On the 3d of August, Mr. Quincy called for me at twelve o’clock, to introduce me, with Captain Ryk and Mr. Tromp, to the elder Mr. Adams, father of the present president. This worthy old man, who was ninety years old, and a signer of the Declaration of Independence, lives ten miles from Boston, on his farm at Quincy, revered by his family, and honoured by the whole nation, who regard him as their common father. I was much affected when, as I approached this venerable man who had so efficiently laboured in the cause of American independence, he extended to me his hand. He was still in full possession of his mental faculties, and remembered, not only the things which had occurred long ago, but knew also every thing which had recently taken place, or was now passing. His bodily strength, however, was diminishing, and he felt a weakness, particularly in his legs.
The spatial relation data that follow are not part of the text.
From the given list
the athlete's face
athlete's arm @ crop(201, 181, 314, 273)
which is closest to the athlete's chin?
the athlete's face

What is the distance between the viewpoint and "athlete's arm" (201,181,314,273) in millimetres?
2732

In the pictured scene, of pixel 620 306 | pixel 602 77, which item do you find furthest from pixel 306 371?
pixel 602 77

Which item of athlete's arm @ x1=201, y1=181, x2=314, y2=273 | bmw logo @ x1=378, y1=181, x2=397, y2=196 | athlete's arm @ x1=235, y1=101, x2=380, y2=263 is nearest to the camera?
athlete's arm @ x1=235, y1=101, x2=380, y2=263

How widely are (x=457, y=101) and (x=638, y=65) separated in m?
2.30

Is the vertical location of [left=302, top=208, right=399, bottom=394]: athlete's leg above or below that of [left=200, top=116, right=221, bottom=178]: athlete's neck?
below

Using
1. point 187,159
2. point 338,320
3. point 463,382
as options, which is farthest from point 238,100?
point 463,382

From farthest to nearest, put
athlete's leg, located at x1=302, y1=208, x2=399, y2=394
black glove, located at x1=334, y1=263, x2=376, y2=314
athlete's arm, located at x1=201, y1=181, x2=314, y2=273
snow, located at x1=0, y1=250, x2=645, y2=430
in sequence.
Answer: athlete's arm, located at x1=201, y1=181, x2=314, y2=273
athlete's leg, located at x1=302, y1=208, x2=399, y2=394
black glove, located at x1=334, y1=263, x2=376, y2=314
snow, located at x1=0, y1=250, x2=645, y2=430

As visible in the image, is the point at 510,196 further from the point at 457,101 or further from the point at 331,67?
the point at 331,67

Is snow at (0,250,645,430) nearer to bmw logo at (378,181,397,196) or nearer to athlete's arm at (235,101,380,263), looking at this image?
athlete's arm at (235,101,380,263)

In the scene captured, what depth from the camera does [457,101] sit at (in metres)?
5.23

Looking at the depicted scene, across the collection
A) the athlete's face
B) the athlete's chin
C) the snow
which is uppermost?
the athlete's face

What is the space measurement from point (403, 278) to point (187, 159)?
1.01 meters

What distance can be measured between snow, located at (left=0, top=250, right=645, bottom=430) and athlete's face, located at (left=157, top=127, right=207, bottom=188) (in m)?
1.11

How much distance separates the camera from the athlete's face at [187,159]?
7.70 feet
He conversed with me about half an hour, especially concerning Holland, where he had been ambassador during the revolution, and the features of his ancient countenance revived again as he dwelt on the fact, that it was owing to him that Holland then declared war against England, and the English ambassador, notwithstanding all his intrigues, could effect nothing. When Mr. Tromp was introduced to him, he remembered his great ancestor, shook his hand in a friendly manner, was much affected, and said to him, “God bless you, Van Tromp!” We left this worthy old man in deep emotion, and congratulated each other on our good fortune in having been introduced to this departing veteran of a revolution, which may well be called salutary.

In his house we saw several good portraits and busts of him, portraits of his wife, who died seven years ago, of his son, the president, and of General Warren, who fell at Bunker’s Hill. We saw also a son of President J. Q. Adams, who is a lawyer at Boston, and with whom I became acquainted some days ago in the Athenæum.